Die Oberliga-Handballerinnen des ATSV Habenhausen haben sich kräftig auf das Lokalderby am Dienstag bei der SG Findorff eingeworfen. Die Bremerinnen besiegten den Aufsteiger SV Vorwärts Nordhorn klar mit 32:20 (17:13). Der Erfolg der Gastgeberinnen erhielt allerdings einen bitteren Beigeschmack, da ihre Linkshänderin Insa Klün nach 20 Minuten mit einer Handverletzung ausfiel. Sie hatte den Ball im Fallen abgespielt und war dabei auf ihre Wurfhand gestürzt. Ihr Einsatz ist damit gegen die SG Findorff in Gefahr.

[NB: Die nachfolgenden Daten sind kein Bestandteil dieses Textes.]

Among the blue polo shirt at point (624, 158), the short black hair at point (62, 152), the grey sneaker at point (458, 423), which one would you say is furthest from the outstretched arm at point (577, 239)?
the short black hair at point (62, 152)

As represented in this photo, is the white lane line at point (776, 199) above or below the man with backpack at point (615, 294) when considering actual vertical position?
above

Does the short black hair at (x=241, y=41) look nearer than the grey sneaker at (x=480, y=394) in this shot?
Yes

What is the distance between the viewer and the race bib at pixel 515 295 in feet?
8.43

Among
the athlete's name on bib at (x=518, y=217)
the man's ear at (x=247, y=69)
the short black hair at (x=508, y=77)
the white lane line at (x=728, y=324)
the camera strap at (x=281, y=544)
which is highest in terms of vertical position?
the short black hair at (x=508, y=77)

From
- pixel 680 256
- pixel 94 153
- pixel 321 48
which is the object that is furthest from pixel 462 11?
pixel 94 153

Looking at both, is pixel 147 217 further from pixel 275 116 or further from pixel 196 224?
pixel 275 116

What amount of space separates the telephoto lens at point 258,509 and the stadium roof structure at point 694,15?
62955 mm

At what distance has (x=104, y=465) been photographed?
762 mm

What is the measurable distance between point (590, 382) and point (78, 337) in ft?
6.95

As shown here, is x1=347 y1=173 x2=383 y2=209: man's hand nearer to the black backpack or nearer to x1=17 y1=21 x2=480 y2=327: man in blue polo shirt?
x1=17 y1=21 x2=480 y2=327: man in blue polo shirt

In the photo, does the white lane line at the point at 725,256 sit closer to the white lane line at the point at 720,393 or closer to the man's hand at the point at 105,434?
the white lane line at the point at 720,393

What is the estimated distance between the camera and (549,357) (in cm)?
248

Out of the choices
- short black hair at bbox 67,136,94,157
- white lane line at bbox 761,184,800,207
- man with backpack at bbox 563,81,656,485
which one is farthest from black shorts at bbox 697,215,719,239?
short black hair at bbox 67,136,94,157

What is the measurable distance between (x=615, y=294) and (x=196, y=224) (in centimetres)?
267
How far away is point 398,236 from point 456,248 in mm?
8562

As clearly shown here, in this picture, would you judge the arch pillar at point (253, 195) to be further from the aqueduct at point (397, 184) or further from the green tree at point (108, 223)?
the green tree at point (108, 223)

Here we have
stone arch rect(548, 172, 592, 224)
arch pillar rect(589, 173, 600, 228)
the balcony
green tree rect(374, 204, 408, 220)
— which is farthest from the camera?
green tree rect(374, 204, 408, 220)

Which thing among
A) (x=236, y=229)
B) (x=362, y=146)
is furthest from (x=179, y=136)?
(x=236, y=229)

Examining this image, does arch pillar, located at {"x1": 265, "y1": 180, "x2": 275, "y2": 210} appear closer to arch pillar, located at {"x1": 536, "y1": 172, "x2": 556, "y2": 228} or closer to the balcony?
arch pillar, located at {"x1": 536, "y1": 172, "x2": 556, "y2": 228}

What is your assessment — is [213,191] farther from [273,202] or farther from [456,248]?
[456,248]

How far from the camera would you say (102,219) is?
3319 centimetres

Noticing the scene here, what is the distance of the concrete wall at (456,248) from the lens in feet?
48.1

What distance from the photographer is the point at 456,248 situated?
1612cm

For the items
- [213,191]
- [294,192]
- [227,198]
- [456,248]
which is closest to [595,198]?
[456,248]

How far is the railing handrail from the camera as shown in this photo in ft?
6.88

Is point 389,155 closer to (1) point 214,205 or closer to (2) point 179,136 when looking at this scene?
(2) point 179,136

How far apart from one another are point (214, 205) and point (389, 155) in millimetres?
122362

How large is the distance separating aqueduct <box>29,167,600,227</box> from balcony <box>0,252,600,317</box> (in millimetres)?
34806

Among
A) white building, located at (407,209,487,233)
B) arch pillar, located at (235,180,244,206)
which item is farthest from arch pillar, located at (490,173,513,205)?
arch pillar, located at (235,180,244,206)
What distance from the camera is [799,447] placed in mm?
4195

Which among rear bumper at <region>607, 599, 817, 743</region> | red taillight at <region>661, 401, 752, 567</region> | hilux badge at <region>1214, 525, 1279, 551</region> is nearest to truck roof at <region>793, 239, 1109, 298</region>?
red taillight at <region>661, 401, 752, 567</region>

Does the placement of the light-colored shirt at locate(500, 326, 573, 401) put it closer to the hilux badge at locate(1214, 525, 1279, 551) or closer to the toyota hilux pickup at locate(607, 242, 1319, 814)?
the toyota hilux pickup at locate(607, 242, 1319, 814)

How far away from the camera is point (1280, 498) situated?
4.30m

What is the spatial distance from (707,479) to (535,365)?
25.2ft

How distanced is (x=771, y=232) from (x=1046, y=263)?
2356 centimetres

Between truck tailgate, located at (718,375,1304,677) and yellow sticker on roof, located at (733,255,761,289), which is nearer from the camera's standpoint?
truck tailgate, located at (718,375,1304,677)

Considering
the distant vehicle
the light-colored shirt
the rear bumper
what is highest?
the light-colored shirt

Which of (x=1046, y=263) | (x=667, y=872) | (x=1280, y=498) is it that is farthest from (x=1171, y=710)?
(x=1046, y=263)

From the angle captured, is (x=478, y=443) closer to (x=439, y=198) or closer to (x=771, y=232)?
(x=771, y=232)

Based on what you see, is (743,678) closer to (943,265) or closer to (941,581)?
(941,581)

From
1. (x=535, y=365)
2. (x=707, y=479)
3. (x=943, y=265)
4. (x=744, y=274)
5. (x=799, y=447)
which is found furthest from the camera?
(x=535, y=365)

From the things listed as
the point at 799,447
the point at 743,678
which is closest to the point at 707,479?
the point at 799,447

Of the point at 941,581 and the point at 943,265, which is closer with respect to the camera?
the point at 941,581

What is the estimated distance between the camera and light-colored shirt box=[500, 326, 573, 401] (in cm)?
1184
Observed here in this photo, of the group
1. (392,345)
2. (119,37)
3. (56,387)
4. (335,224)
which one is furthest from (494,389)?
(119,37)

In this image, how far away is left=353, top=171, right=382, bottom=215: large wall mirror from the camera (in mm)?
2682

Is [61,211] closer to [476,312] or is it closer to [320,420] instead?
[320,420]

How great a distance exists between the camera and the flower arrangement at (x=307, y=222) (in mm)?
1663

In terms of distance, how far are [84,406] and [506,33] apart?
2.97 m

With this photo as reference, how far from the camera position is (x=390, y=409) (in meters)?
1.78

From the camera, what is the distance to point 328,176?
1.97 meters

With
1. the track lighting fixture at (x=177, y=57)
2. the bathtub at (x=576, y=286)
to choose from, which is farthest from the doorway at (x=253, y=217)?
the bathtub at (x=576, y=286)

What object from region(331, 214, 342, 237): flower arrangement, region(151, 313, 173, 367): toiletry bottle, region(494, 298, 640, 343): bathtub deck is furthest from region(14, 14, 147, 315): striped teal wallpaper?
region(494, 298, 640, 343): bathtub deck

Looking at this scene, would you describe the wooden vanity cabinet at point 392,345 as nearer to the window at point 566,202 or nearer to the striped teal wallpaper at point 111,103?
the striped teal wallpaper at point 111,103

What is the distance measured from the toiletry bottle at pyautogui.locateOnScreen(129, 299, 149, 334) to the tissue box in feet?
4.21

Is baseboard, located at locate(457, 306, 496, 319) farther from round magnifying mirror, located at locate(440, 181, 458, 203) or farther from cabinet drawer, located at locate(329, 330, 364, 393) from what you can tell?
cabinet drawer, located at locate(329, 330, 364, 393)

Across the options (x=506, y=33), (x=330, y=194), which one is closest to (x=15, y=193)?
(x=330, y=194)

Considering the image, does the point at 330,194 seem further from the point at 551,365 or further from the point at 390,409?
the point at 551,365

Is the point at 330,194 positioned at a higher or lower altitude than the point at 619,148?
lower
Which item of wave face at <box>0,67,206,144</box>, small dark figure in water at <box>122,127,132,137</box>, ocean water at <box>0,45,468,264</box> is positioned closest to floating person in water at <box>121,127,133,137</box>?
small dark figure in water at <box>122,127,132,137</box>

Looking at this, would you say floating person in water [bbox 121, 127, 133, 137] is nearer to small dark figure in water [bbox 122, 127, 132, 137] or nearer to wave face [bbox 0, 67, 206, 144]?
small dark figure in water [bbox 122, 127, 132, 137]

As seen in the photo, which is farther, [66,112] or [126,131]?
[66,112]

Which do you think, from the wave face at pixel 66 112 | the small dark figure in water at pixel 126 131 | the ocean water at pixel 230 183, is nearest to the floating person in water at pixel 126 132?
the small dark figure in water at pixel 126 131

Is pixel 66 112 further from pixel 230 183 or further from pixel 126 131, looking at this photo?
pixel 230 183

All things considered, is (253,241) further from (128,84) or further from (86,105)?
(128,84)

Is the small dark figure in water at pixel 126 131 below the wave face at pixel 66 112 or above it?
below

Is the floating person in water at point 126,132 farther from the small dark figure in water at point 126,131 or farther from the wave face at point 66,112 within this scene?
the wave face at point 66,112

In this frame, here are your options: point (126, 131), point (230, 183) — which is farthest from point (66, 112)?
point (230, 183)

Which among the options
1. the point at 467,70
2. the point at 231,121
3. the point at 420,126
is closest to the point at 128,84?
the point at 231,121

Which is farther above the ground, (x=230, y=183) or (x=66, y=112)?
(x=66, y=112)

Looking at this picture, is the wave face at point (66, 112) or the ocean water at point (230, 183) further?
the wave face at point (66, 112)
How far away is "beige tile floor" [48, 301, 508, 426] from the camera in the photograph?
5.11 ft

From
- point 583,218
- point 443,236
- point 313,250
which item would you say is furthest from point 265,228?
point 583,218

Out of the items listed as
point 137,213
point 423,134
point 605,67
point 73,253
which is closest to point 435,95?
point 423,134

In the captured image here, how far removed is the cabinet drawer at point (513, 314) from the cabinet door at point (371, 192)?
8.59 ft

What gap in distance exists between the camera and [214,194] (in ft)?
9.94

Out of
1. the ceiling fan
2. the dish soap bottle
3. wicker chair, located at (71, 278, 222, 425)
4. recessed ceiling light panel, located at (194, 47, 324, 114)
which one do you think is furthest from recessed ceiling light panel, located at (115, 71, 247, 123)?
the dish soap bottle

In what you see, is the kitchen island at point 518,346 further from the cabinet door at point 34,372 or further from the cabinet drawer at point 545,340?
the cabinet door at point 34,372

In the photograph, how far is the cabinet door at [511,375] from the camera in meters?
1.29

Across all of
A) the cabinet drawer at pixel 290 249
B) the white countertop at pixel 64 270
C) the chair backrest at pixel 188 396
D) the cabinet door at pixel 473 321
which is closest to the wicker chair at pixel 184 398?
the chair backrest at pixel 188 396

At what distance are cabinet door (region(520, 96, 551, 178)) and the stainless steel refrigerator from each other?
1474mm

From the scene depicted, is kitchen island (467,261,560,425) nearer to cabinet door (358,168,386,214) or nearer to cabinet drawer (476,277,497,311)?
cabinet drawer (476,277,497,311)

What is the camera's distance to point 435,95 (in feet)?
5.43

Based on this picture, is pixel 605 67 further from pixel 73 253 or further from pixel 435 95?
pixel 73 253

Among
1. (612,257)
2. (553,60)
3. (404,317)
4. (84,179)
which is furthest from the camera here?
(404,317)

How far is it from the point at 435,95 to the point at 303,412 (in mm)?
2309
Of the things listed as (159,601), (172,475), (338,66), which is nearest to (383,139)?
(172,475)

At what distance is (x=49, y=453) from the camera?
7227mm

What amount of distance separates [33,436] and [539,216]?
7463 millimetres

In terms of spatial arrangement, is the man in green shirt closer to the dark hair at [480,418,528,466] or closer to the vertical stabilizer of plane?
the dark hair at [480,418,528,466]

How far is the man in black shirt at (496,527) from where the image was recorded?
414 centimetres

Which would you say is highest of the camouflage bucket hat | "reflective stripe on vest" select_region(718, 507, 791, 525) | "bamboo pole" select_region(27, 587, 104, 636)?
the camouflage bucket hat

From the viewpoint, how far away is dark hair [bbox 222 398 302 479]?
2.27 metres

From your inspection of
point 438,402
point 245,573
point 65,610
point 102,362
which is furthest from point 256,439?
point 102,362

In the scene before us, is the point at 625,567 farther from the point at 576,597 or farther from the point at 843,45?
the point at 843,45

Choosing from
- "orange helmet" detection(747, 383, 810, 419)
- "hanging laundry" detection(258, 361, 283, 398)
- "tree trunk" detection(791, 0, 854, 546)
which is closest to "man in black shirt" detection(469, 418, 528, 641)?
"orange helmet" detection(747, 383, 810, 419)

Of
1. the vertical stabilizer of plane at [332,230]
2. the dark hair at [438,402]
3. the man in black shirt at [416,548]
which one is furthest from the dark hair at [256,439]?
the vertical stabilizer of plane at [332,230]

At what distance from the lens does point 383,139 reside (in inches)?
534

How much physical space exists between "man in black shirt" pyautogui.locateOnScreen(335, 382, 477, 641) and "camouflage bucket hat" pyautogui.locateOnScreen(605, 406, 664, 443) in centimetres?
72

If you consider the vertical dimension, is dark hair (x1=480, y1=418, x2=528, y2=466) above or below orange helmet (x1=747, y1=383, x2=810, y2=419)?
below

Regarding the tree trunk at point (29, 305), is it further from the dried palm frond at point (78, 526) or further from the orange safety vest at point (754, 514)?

„Wir hatten einige Zeit gebraucht, bis wir uns auf das unorthodoxe Spiel der Gäste eingestellt hatten. Danach lief es aber immer besser“, sagte Habenhausens Trainerin Corinna Wannmacher. Mit Anna-Lisa Behnken (Gehirnerschütterung) und Sabine Peek (Grippe) hatte sie außerdem auf zwei Stammspielerinnen verzichten müssen.

Trotzdem ließen sich die Bremerinnen von der Härte des Aufsteigers nicht beeindrucken und setzten sich nach dem 10:10 mit ihrem schnellem Spiel auf 16:10 ab. Nach dem Seitenwechsel waren die Fronten dann beim 19:13 schnell geklärt.

Dabei profitierten im ATSV-Angriff vor allem die beiden Halbangreiferinnen Dörte Kalkowski und Christine Köster vom flotten Durchstoßen ihrer Mitspielerinnen, sie gefielen aber auch im Eins-gegen-Eins. Auf der ungewohnten linken Seite machte wiederum die etatmäßige Rückraumspielerin Maike Leder eine ausgezeichnete Figur.

ATSV Habenhausen: Newbern, Preuß; Klün (3/1), Köster (8/3), Kalkowski (8), Lange (2), Kumpf (3), Leder (6), Abbes (1), Konconrek (1/1).